Søren Torpegaard Lund, un artiste de comédie musicale de 27 ans, propose avec "Før vi går hjem", "Avant de rentrer", un titre pop teinté d'électro, qui plonge les spectateurs dans la moiteur d'une fin de soirée en boîte de nuit.

Il chante en danois et "pour une fois, on envoie une bonne chanson", dit Lisanne Wilken, spécialiste du concours et maître de conférence à l'Université d'Aarhus (ouest), Copenhague bénéficiant aussi selon elle d'un coup de pouce géopolitique inattendu.

"La situation avec le Groenland et Trump a vraiment braqué les projecteurs sur le Danemark d'une façon inédite", alors que le royaume est très rarement favori du concours, qu'il a quand même remporté à trois reprises, la dernière fois en 2013.

France: pop opératique

C'est la plus jeune candidate à représenter la France à l'Eurovision: Monroe, chanteuse lyrique franco-américaine de 17 ans, interprètera "Regarde!". Ce titre sur l'amour, thème de prédilection de la France à l'Eurovision, mêle pop, airs d'opéra et référence aux comédies musicales.

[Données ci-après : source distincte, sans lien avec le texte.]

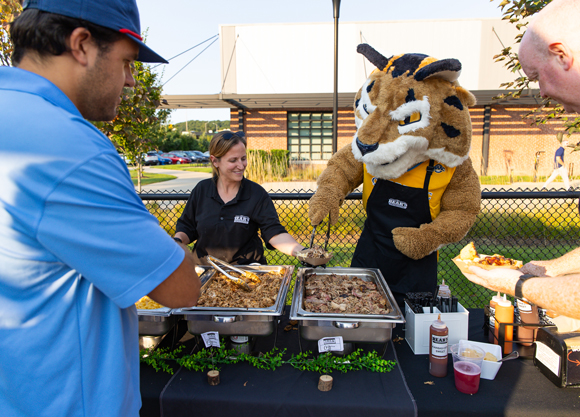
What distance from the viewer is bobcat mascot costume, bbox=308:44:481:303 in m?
2.37

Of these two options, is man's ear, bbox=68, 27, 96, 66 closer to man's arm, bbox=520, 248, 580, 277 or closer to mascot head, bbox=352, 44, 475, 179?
→ mascot head, bbox=352, 44, 475, 179

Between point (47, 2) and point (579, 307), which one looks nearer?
point (47, 2)

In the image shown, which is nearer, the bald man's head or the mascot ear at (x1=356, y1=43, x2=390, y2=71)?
the bald man's head

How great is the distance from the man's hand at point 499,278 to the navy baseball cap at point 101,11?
165 centimetres

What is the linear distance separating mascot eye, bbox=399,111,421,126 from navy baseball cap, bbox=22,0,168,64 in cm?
180

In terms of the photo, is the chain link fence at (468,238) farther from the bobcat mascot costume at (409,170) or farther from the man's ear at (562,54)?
the man's ear at (562,54)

Le grand public a découvert cette cantatrice aux longues tresses dans "Prodiges", télé-crochet diffusé sur la chaîne France 2 et dédié aux jeunes virtuoses classiques. Son premier album est sorti en novembre.

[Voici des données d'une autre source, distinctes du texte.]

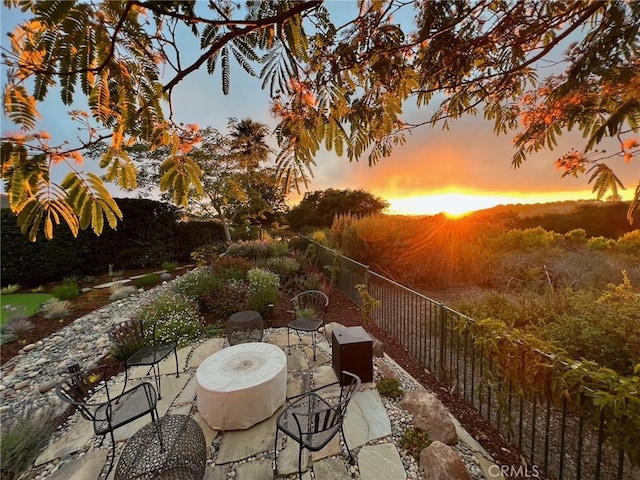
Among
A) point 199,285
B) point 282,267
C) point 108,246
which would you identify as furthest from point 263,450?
point 108,246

Née aux Etats-Unis, Monroe a été bercée par sa double culture et parmi ses inspirations figurent la diva Cecilia Bartoli, mais aussi Whitney Houston, Johnny Hallyday et Céline Dion.

"Ça me donne envie de travailler ma voix pour pouvoir présenter quelque chose de bien, porter les couleurs de la France et de notre belle culture", a déclaré l'artiste à l'AFP peu après sa sélection.

La France a gagné à cinq reprises, la dernière fois en 1977.

Australie : power ballade

La ballade "Eclipse", qui évoque un alignement amoureux des planètes, est interprétée par une valeur sûre, Delta Goodrem, 41 ans et plus de neuf millions d'albums vendus à son actif.

Elle mêle l'intimité du piano à d'impressionnants crescendos vocaux, que cette coach dans The Voice Australia, par ailleurs auteure-compositrice, musicienne et actrice, maîtrise à la perfection.

La notoriété sur la scène mondiale de l'artiste née à Sydney et ayant signé son premier contrat dès l'âge de 15 ans fait espérer à l'Australie, où le concours est très suivi, sa toute première victoire.